Would you happen to have a code sample or gist you could share if you're doing it on the server side? I think I could probably figure it out on the client side, but I've been banging my head against the wall for hours looking through issues trying to sort this out.

Parser Gist: https://gist.github.com/lteacher/9ef1c7bc5908418b30a18719521ff3c7#file-parsers-js-L12-L41 ^ Found in this issue: https://github.com/dherault/serverless-offline/issues/230

janwirth commented 5 years ago

same here using

curl -X POST -F 'file=@/home/jan/figub/pass.mp3;type=audio/mpeg' localhost:3333/upload -H "Content-Type: audio/mpeg" --verbose -H "Accept: audio/mpeg"
janwirth commented 5 years ago

With both serverless-offline-python and serverless-offline on a nodejs environment the body contains payload which is ~30% larger than the original file. A diff between the binary files showed perfect identity up until two thirds - where in the resulting file a bunch of data is appended.

malnor commented 5 years ago

Same here, cannot get it working, we looked through all the other code time after time without understanding what was happening. It would be good to at least throw something if it is not supported - took us more than a day to find this problem.

dherault commented 5 years ago

We would gladly accept a PR on this.
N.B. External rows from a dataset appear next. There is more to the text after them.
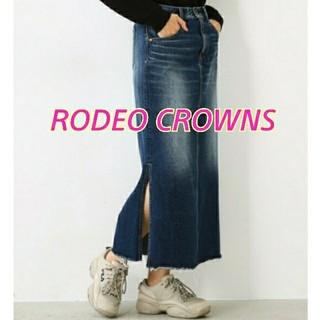 ロデオクラウンズワイドボウル(RODEO CROWNS WIDE BOWL)の【10/12限定】RCWB★スリットデニムSK★Rady*リエンダ*リゼクシー(ロングスカート)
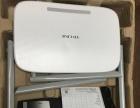 TP-LINK1200M 5G双频智能无线路由器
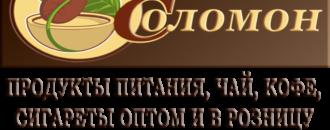 logo_dlya_vstavki (2)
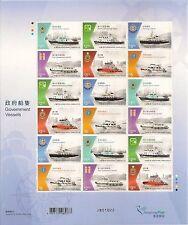 Hong Kong Government Vessels Mini-pane MNH 2015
It shouldn't be much, just a Hapijs tweaking.

janwirth commented 5 years ago

FYI - I chose a different architecture. The lambda now just requests a temporary URL from my file bucket. The file bucket can be hidden behind an internal (transparent) redirect.
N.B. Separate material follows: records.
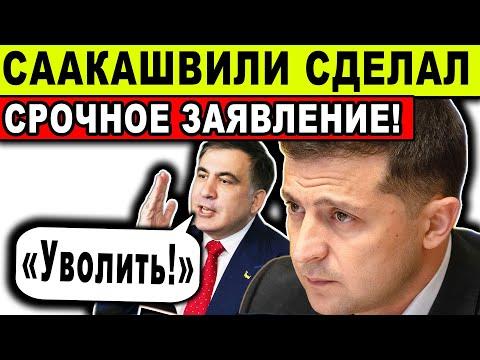 НЕВЕРОЯТНО! Саакашвили и Зеленский СДЕЛАЮТ ЭТО!!! (28.05.2020) ЭТОГО ЖДАЛА ВСЯ УКРАИНА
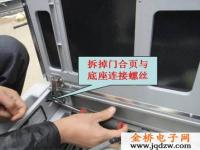 TCL变频柜机空调器滑动门无法升降的处理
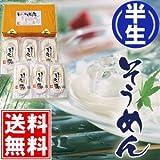 【讃岐 小豆島 手のべ半生そうめん 250g×6袋】(手延べ素麺)(お中元・サマーギフト)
arnas commented 5 years ago

I have encountered this issue and after extensive investigation, I found that https://github.com/dherault/serverless-offline/blob/master/src/index.js#L490 causes the issue.

If I am trying to upload an image via multipart/form-data it is converted toString('binary') ( which seems is deprecated). Then it's passed to express (in my case), the request goes through https://www.npmjs.com/package/multer, which is decoded incorrectly and the image becomes corrupted. But if I commented out that toString call, express with its middleware correctly handles the raw buffer.

It was added with https://github.com/dherault/serverless-offline/pull/394 as a workaround? As there behavior that binary data was converted to a utf8 string.

At least from initial testing, it seems that serverless offline works fine without 490 line. Maybe @dherault and @lteacher @daniel-cottone could comment if it's still required?

lteacher commented 5 years ago

If the line is removed then i assume it would work, because the line does some magic check to ensure the toString('utf8') doesnt happen for multipart/form-data. So if it didn't ever do that the encoding detect thing wouldn't be needed.

Actually I haven't been using serverless for 2 years but we still have a service running that parses multi-part form data, though it was using an old branch.... I did switch to the latest serverless-offline just now and found that it worked ok still.

So regarding the above question, @arnas I also removed the line to see and as expected it worked just fine for me. That wasn't too surprising though because the check added was because of the toString('utf8') and that was to fix another issue so I have no idea if that issue would be a problem when removing that line. See #224

I also spent a bit of time checking out what the whole problem is around here and it was painful... I guess at the end of the day the issue seems to come down to the encoding (since I wasn't able to get an exact answer with code links to provide). So probably for most of the above, its something like... an issue because the parsing magic is done on pipe and the encoding has been set to binary string and its not a buffer when it comes to your logic.

For sure its just the above referenced line that converts to string, so if its removed and it doesn't break whatever that old issue was then it would be ok. Otherwise you could try setting the encoding, there is some check that happens for if it is an actual buffer so it would probably still work both online and in offline...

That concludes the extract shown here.